Aspirante vedovo è una commedia che fa poco ridere (per scelta), basata nelle sue dinamiche comiche su Fabio De Luigi e il suo modo di porsi, molto più che su Luciana Littizzetto (che pure sarebbe di certo più abile) e alla fine, titolo e spunto a parte, appare più ricalcata su La peggior settimana della mia vita e il suo seguito Il peggior Natale della mia vita, che sul film di Risi.
Benchè da Sordi&Valeri siano ripresi i caratteri, le interazioni, le dinamiche di forza e l'idea di un marito sfigato che vede nell'omicidio della moglie di successo un modo per farsi strada, è tutto il meccanismo che porta avanti le scene (l'inettitudine comica di De Luigi a confronto con un mondo a lui ostile che invece è proprio della moglie) ad essere preso dalle commedie citate, e con esiti anche inferiori perchè contaminati da più pretenziosità.
Non si sfugge infatti all'obbligo della commedia di costume e della satira sociale, scambiando in maniera molto elementare il boom con la crisi. Là c'era voglia di emergere e entrare a far parte di chi ha successo, qui c'è voglia di monetizzare il periodo di crisi di riuscire mentre tutti falliscono, ma a mancare è la capacità di mettere il tutto in metafora, cioè raccontare una storia che rimandi al contesto che la origina senza fare di questo l'oggetto vero del film. Aspirante vedovo invece ha foga di dichiarare i suoi obiettivi, dice tutto e gira intorno ai luoghi comuni più usurati di questi ultimi anni (in primis il protagonista, imprenditore berlusconiano con le medesime fissazioni del suo modello non dichiarato).

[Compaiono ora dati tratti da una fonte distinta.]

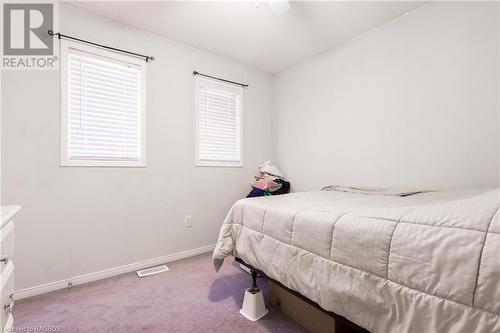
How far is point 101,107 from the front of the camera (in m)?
2.29

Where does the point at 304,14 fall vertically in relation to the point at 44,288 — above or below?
above

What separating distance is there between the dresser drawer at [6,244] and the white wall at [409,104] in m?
2.68

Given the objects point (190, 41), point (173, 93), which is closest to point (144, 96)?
point (173, 93)

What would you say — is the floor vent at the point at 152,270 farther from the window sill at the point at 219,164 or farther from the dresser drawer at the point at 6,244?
the dresser drawer at the point at 6,244

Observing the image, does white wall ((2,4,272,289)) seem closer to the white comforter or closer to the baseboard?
the baseboard

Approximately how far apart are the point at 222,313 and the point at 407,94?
2386 millimetres

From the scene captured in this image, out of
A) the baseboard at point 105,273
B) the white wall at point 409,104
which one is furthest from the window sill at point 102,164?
the white wall at point 409,104

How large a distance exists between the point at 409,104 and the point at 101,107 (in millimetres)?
2843

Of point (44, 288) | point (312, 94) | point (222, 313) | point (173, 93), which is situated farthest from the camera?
point (312, 94)

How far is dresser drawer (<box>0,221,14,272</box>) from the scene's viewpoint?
877mm

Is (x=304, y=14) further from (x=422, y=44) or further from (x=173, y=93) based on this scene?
(x=173, y=93)

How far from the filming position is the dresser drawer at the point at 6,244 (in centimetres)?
88

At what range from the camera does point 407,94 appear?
2.23 metres

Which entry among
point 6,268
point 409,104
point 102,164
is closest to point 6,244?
point 6,268
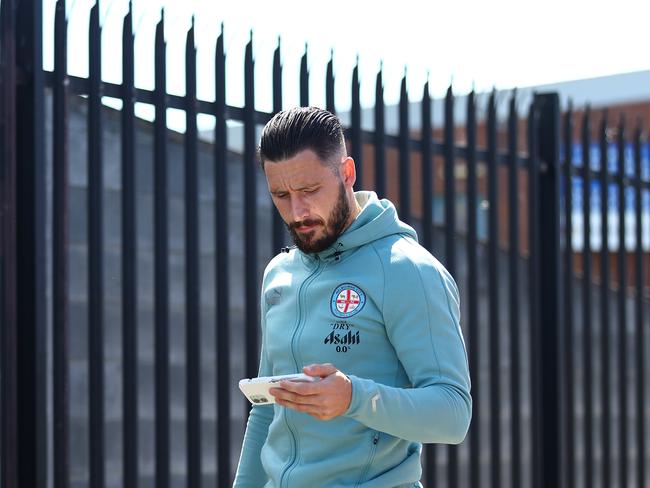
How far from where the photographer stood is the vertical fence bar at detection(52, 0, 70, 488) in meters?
3.76

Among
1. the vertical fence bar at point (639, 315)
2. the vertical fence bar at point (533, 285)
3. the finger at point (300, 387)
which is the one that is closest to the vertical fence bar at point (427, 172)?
the vertical fence bar at point (533, 285)

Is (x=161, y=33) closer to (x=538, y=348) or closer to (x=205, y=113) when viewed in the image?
(x=205, y=113)

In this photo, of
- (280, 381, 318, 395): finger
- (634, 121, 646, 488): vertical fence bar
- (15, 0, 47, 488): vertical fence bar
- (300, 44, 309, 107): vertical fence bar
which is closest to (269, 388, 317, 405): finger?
(280, 381, 318, 395): finger

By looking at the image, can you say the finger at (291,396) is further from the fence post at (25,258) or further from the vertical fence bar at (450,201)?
the vertical fence bar at (450,201)

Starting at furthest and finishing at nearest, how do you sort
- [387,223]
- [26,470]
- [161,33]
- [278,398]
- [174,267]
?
1. [174,267]
2. [161,33]
3. [26,470]
4. [387,223]
5. [278,398]

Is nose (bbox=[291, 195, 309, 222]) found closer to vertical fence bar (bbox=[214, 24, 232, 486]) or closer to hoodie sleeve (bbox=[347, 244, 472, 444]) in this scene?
hoodie sleeve (bbox=[347, 244, 472, 444])

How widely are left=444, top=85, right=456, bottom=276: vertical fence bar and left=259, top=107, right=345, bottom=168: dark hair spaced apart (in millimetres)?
2748

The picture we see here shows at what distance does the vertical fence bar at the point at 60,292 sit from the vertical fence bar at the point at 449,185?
1.99 metres

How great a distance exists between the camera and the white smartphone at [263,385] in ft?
6.89

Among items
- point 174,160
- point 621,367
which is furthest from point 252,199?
point 621,367

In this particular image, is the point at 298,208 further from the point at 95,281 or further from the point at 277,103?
the point at 277,103

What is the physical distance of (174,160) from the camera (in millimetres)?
4918

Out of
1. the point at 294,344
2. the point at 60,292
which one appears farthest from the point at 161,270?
the point at 294,344

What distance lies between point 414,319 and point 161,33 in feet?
7.24
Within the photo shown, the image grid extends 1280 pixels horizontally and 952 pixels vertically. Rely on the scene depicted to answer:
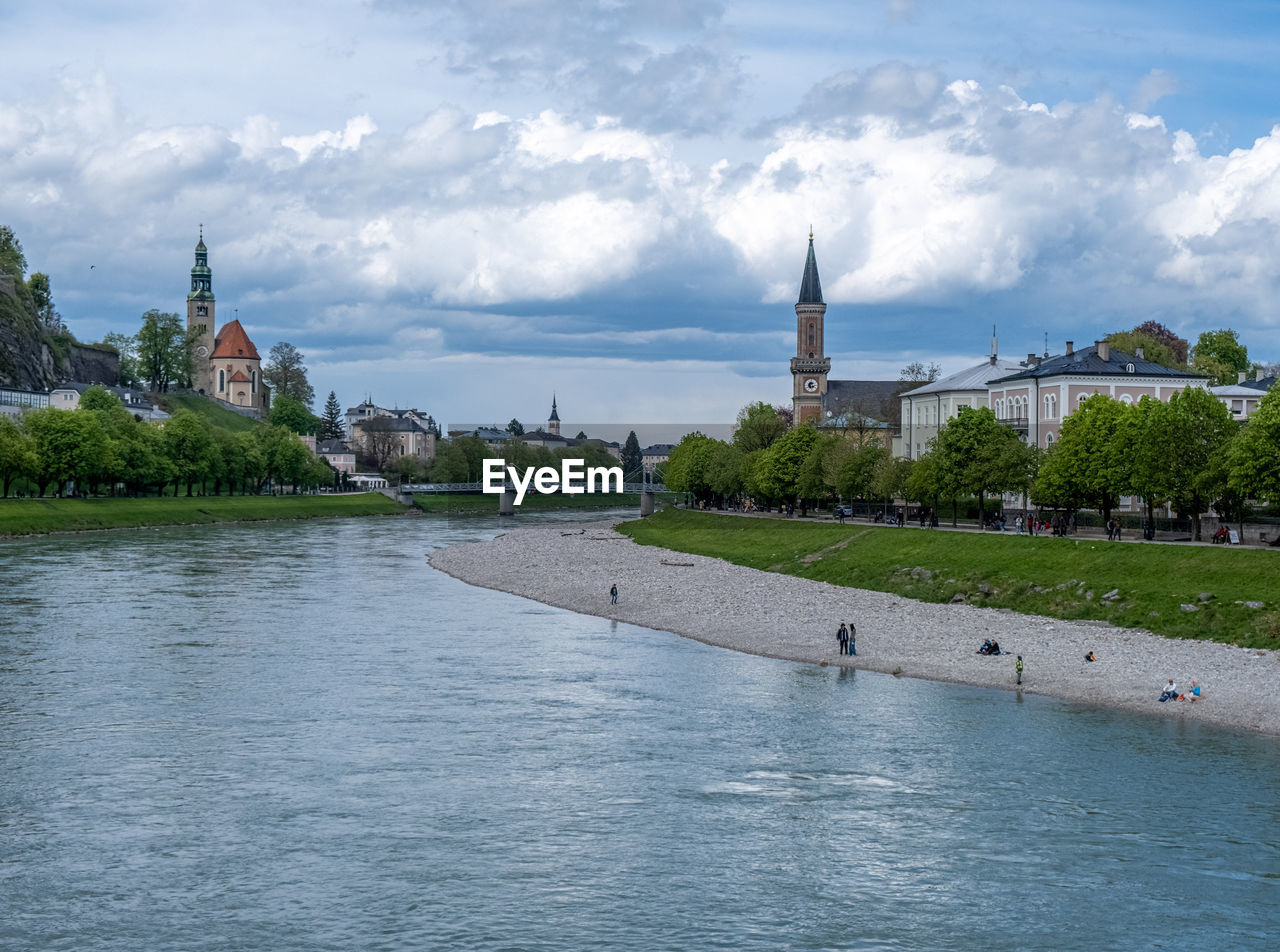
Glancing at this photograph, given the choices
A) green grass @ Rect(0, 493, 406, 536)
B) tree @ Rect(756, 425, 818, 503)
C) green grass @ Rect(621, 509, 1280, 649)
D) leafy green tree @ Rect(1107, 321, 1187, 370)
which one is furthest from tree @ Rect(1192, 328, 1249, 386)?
green grass @ Rect(0, 493, 406, 536)

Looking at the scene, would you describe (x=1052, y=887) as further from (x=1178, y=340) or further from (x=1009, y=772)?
(x=1178, y=340)

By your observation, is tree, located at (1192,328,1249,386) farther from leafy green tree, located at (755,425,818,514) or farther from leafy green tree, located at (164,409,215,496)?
leafy green tree, located at (164,409,215,496)

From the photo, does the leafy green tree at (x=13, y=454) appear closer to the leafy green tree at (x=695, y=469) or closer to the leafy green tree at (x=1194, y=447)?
the leafy green tree at (x=695, y=469)

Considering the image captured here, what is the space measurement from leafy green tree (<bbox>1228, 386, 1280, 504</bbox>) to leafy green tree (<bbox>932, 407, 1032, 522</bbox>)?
22.8 m

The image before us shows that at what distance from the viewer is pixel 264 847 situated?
1219 inches

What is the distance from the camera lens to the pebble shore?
46312 millimetres

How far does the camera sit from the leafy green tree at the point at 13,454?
123250 mm

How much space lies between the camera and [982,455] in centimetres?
9425

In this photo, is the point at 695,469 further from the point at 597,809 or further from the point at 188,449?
the point at 597,809

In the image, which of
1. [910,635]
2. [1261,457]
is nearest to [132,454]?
[910,635]

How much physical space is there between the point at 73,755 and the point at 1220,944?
3044cm

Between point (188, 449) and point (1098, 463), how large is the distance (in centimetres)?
11173

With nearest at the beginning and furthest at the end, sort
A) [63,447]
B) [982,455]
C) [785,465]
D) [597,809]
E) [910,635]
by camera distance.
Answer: [597,809]
[910,635]
[982,455]
[785,465]
[63,447]

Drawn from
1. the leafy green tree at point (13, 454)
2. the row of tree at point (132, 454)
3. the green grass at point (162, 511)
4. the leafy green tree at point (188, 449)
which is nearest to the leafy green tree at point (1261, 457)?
the green grass at point (162, 511)
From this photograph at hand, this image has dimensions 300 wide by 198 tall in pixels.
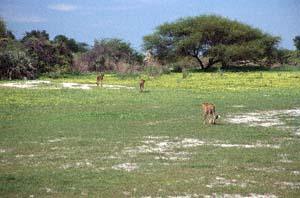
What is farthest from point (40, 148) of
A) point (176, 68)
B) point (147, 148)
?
point (176, 68)

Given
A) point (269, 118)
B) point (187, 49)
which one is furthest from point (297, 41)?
point (269, 118)

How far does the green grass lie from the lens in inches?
404

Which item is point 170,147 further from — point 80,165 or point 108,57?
point 108,57

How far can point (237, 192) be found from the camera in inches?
391

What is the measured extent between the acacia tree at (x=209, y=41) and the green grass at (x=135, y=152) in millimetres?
41870

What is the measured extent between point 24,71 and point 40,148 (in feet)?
123

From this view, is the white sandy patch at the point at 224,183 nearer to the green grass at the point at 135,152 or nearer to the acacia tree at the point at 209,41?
the green grass at the point at 135,152

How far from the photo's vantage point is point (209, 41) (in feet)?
236

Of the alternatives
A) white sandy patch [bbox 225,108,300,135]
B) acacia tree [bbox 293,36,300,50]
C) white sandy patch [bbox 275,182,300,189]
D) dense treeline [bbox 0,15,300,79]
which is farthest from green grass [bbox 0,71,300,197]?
acacia tree [bbox 293,36,300,50]

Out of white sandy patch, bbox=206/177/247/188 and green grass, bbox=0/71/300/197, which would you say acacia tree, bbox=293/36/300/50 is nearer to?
green grass, bbox=0/71/300/197

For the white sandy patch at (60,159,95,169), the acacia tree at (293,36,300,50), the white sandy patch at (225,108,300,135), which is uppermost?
the acacia tree at (293,36,300,50)

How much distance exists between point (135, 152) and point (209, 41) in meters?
59.3

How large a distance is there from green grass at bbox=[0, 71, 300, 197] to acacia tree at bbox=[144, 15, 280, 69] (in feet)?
137

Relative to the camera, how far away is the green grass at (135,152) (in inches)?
404
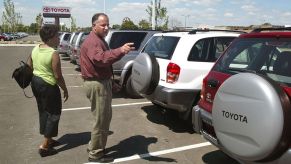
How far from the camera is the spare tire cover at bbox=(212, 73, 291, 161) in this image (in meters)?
3.17

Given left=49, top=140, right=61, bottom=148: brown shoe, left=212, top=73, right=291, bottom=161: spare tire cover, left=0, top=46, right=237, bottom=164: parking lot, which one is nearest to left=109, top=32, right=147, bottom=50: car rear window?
left=0, top=46, right=237, bottom=164: parking lot

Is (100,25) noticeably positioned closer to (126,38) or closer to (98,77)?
(98,77)

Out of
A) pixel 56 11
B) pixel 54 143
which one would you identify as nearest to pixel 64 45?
pixel 54 143

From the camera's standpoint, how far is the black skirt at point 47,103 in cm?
540

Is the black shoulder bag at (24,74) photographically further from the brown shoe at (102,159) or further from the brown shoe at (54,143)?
the brown shoe at (102,159)

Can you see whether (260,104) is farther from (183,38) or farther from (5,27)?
(5,27)

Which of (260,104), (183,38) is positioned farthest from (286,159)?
(183,38)

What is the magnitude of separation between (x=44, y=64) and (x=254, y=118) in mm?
3154

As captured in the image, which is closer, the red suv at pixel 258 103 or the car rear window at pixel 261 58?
the red suv at pixel 258 103

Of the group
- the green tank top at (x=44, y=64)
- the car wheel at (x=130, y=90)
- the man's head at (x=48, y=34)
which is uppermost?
the man's head at (x=48, y=34)

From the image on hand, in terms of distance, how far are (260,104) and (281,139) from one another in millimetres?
329

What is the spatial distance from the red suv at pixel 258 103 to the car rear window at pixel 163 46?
7.80 feet

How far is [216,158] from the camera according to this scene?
538cm

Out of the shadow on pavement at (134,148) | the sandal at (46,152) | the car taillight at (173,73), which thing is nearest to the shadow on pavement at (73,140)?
the sandal at (46,152)
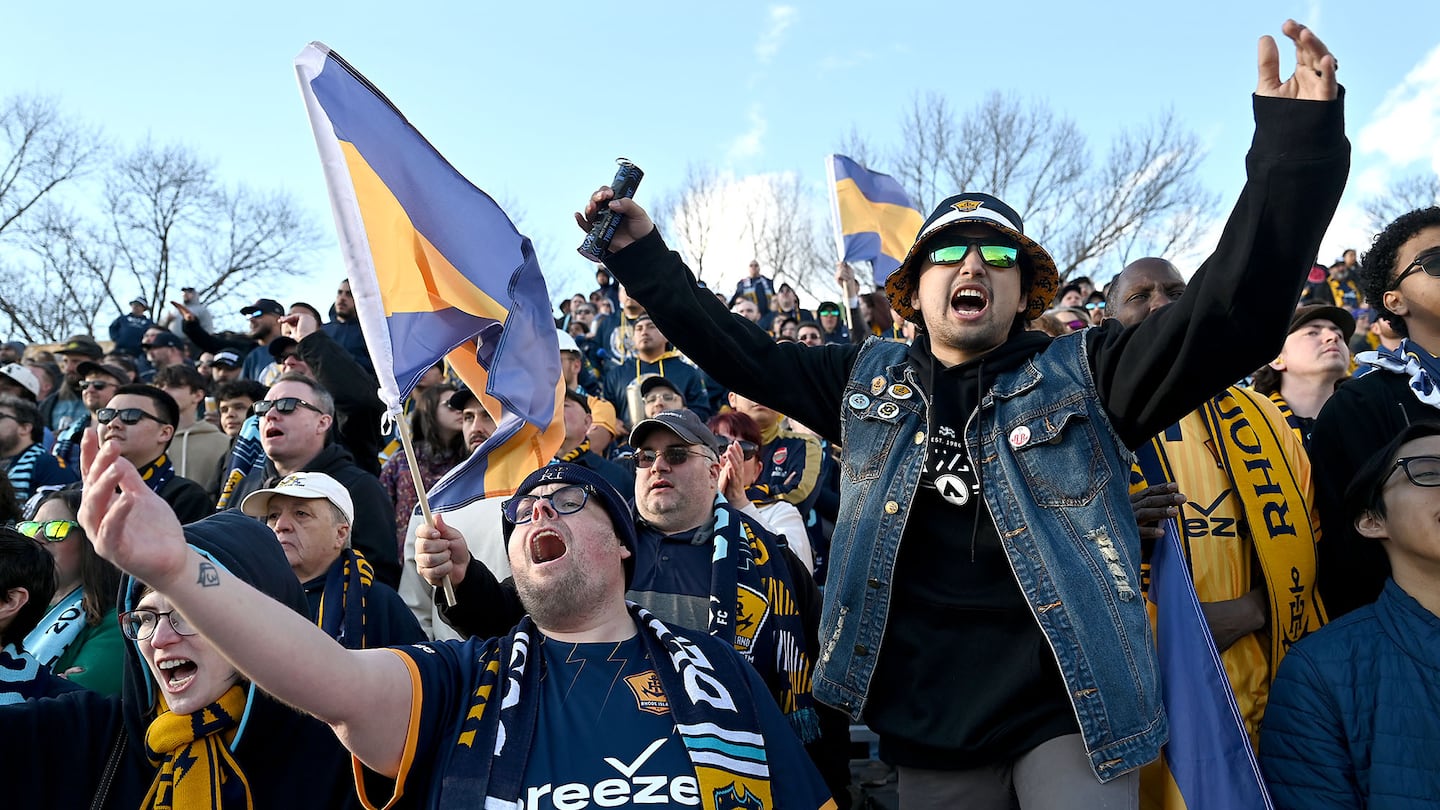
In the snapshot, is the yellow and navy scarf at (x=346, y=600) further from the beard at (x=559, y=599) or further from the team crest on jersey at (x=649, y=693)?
the team crest on jersey at (x=649, y=693)

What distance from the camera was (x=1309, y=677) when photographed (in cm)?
304

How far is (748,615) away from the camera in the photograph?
4270 millimetres

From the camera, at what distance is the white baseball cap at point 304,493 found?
4.15 metres

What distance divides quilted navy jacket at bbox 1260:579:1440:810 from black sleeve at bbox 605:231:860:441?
154 centimetres

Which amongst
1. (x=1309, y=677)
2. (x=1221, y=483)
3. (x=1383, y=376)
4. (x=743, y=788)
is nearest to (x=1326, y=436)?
(x=1383, y=376)

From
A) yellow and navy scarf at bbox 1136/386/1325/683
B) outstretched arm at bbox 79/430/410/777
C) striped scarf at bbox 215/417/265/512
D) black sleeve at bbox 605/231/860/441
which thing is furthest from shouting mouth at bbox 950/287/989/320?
striped scarf at bbox 215/417/265/512

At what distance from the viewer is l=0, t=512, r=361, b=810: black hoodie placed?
284 cm

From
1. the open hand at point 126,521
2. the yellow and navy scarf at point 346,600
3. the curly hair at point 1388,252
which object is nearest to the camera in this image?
the open hand at point 126,521

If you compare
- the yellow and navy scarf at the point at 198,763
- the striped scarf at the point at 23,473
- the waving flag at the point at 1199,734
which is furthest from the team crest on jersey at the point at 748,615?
the striped scarf at the point at 23,473

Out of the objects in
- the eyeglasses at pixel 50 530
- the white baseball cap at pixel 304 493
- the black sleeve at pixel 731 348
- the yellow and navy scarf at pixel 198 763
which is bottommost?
the yellow and navy scarf at pixel 198 763

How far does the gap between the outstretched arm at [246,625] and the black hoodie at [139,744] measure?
0.53 meters

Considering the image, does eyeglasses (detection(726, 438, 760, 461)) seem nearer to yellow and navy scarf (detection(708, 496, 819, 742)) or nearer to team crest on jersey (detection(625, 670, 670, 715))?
yellow and navy scarf (detection(708, 496, 819, 742))

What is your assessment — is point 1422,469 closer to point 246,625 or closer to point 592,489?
point 592,489

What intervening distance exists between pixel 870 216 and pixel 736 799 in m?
5.89
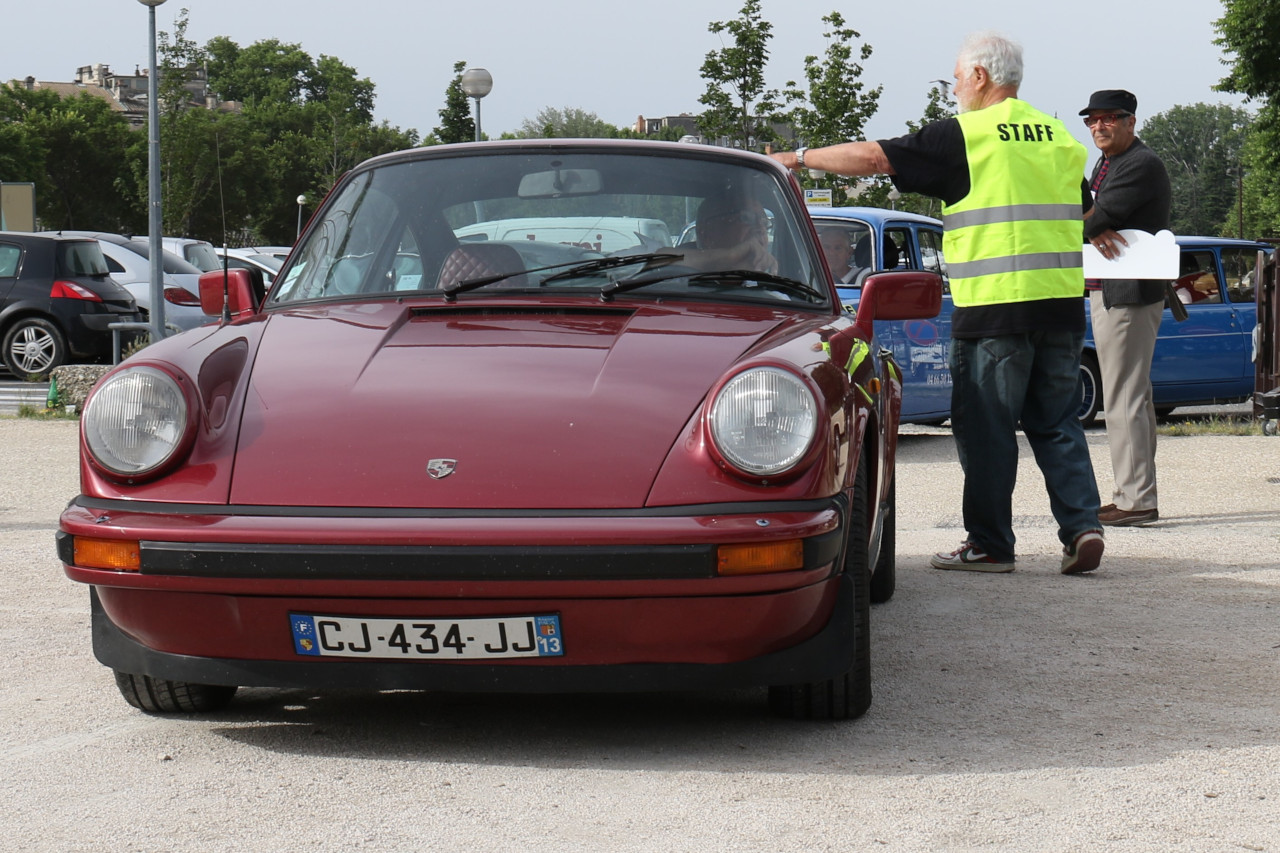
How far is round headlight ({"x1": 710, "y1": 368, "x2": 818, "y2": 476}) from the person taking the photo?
11.2ft

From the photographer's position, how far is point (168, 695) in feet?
12.9

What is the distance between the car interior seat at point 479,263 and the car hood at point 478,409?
40 cm

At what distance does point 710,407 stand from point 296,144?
88.8m

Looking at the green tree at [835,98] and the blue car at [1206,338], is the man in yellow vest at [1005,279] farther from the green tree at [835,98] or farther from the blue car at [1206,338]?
the green tree at [835,98]

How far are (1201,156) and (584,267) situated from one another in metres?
138

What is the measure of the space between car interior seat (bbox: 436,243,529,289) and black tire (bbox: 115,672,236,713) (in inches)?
48.8

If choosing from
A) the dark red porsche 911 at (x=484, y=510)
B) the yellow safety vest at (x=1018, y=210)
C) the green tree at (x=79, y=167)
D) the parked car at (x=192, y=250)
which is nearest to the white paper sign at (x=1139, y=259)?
the yellow safety vest at (x=1018, y=210)

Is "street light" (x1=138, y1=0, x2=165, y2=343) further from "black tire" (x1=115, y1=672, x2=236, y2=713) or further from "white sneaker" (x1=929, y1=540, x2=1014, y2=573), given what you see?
"black tire" (x1=115, y1=672, x2=236, y2=713)

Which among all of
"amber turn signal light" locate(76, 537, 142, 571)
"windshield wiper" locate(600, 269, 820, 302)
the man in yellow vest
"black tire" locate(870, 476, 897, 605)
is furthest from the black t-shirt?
"amber turn signal light" locate(76, 537, 142, 571)

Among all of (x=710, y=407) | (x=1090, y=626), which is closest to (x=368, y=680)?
(x=710, y=407)

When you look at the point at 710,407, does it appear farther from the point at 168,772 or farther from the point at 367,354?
the point at 168,772

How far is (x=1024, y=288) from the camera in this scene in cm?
625

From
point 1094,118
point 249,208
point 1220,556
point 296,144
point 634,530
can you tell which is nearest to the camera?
point 634,530

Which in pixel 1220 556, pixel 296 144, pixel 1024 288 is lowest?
pixel 1220 556
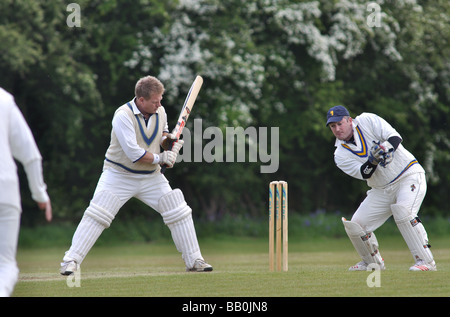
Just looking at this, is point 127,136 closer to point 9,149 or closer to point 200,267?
point 200,267

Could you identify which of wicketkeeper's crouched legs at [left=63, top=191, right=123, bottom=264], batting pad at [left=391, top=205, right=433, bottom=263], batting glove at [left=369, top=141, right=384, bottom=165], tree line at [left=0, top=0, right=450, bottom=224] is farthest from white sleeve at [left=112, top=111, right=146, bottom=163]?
tree line at [left=0, top=0, right=450, bottom=224]

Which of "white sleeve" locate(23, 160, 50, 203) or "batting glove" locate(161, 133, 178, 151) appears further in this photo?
"batting glove" locate(161, 133, 178, 151)

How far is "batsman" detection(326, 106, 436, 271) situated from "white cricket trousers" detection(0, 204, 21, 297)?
3100mm

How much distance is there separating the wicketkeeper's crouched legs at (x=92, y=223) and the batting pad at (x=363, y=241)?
1982mm

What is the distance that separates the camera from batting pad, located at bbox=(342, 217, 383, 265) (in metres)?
6.12

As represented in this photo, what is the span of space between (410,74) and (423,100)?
57 cm

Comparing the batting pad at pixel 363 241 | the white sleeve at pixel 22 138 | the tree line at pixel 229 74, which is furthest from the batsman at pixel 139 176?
the tree line at pixel 229 74

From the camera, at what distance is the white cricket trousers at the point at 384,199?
6.05 metres

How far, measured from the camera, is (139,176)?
5.96 m

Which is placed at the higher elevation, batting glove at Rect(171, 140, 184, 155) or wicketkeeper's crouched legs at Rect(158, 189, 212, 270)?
batting glove at Rect(171, 140, 184, 155)

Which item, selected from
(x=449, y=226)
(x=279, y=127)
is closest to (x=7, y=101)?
(x=279, y=127)

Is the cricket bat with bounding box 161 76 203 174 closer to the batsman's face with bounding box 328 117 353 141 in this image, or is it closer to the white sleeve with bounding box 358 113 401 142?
the batsman's face with bounding box 328 117 353 141

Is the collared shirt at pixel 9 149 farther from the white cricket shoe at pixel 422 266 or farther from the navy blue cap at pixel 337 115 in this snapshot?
the white cricket shoe at pixel 422 266

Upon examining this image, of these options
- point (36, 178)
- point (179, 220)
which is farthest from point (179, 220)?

E' semmai più interessante allora il ritratto della moglie, che rispetto al personaggio di Franca Valeri vive di un mondo proprio, un'aristocrazia dell'imprenditoria, chiusa e distante da qualsiasi realtà effettiva, abile e scaltra al contrario del disgraziato arrivista che si è presa come marito.
Ma sono dettagli in un oceano di sonno.